第34話「戻ってしまった人」
過ごしやすい秋が終わり、肌寒い季節がやってきた。
講義が終わり、人の流れが廊下に溢れ出す。
「……今日、学食?」
伊藤が、ノートを閉じながら聞いた。
「ああ」
夏目は即答した。
それだけで、二人は歩き出す。
特別な約束も、相談もない。
最近は、だいたいこうだった。
学食は昼時を少し外していて、騒がしすぎない。
トレーを取り、並び、向かい合って座る。
伊藤は箸を動かしながら、何気なく言った。
「最近さ」
「ん?」
「返事、早いよね」
夏目は一瞬だけ考えた。
「……そうか?」
「うん。前より」
その言葉に、夏目は何も返さなかった。
否定もしない。
ただ、黙って食事を続ける。
伊藤は、それ以上突っ込まなかった。
トレーを返す。
人の流れを避けるタイミング。
歩き出す間合い。
すべてが、少しだけ“的確”だった。
——問題はない。
誰が見ても、そう言うだろう。
でも、伊藤の中には引っかかるものが残っていた。
以前の夏目には、空白があった。
声をかけても、一拍遅れる。
沈黙が、ぼんやりと宙に浮く。
今は違う。
沈黙が、選ばれている。
それが、どうしても引っかかった。
⸻
午後。
図書館の帰り道。
並んで歩きながら、伊藤は足を止めた。
春の風が、二人の間を抜ける。
「最近、眠れてる?」
問いかけは軽い。
けれど、答えはすぐ返ってきた。
「ああ。
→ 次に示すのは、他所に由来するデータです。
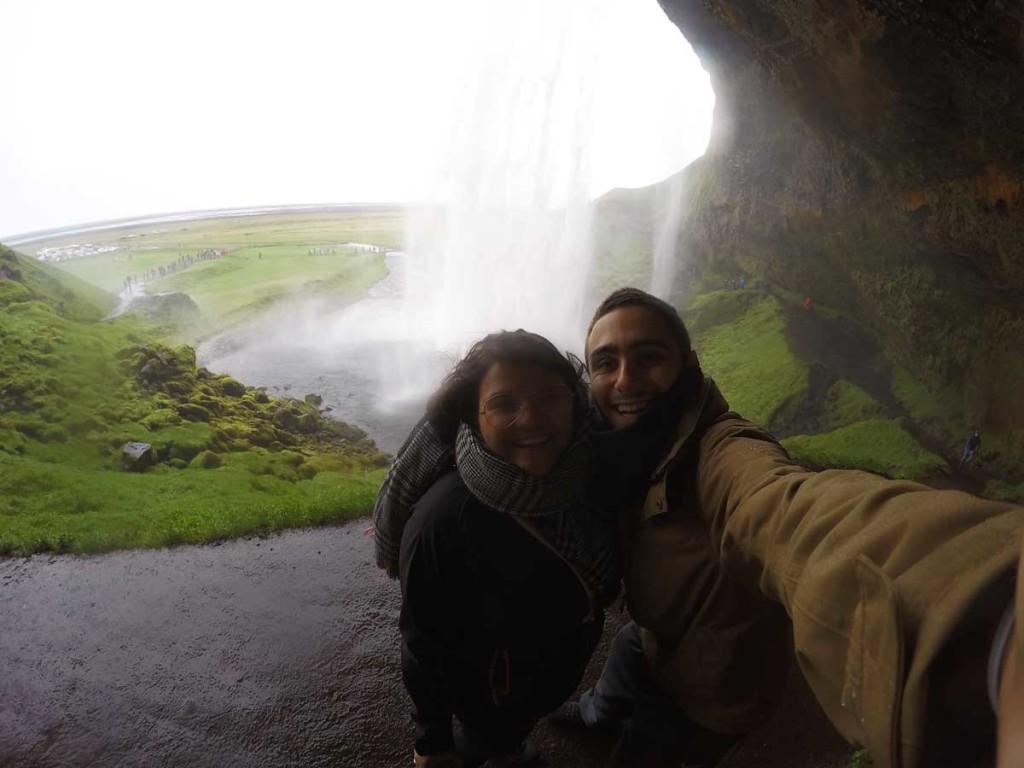cachoeira de Seljalandsfoss, na Islândia. Em primeiro plano aparecem duas pessoas, com a cachoeira ao fundo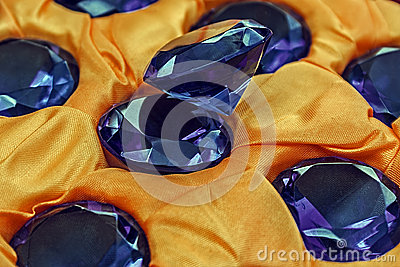 Blue gemstones and yellow cloth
前よりは」
一拍も置かずに。
伊藤は、そこで確信した。
“前より”。
比較している。
整理された言葉だ。
回復途中の人間が、無意識に使う言葉じゃない。
伊藤は、夏目の横顔を見る。
穏やかだ。
でも、どこか張りつめている。
感情が戻っていないんじゃない。
隠している。
伊藤は、逃げ場のない距離で言った。
「夏目くん」
名前を呼ぶ声は、静かだった。
「……記憶、戻ってるわよね」
夏目の肩が、わずかに揺れた。
否定しない。
驚かない。
ただ、視線を逸らす。
それだけで、答えだった。
伊藤は続けなかった。
責めもしない。
少し間を置いて、言う。
「言わなくていい」
一歩、近づく。
「でも、一人で抱えるには……それ、重すぎるんじゃない?」
夏目の拳が、ゆっくりと握られる。
初めて見せる、明確な反応だった。
「……戻った、っていうより」
低い声。
「思い出してしまった、が近い」
伊藤は、息を吐いた。
やっぱり、そうだ。
「誰にも言ってない?」
「言える感じじゃなかった」
それは逃げじゃない。
防衛だ。
伊藤は、少しだけ声を落とす。
「……野球が関係してるの?」
「関係ないとは、言えない」
はっきりした答えだった。
伊藤は、ここで一歩踏み込む。
「今、野球をどう思ってる?」
夏目は困ったように笑った。
「やりたい気は、ある」
一拍。
「でも……投げていいのか分からない」
伊藤の胸が、静かに締めつけられる。
技術の問題じゃない。
才能でも、将来でもない。
これは——
自分が、そこに立つ資格があるのかという問いだ。
伊藤は、はっきり言った。
「今、答えを出す必要はない」
夏目が顔を上げる。
「むしろ、今は出しちゃいけない」
断定だった。
「今野球を選んだら、それは前に進むためじゃなくて、過去から逃げるためになる」
夏目は、反論しなかった。
代わりに、ぽつりと零す。
「……もう、壊れてる気がする」
伊藤は、首を横に振った。
「壊れてる人は、自分が壊れてるかどうかを考えない」
そして、言い切る。
「あなたは、まだ立ってる」
一歩、近づく。
「順番を守ろう。
まず、人として立ち直る。
野球は、そのあとでいい」
夏目は、しばらく何も言わなかった。
でも、逃げなかった。
それだけで、十分だった。
伊藤は歩き出す。
「一人で抱えなくていい」
少し遅れて、夏目がついてくる。
まだ重い。
まだ不安定だ。
けれど——
崩れ落ちる寸前で、確かに踏みとどまっている。
伊藤は、心の中で静かに誓った。
この人が、また野球を選ぶなら。
それは“逃げ”じゃなく、
自分で選んだ道でなければならない。
そのために、自分はここにいる。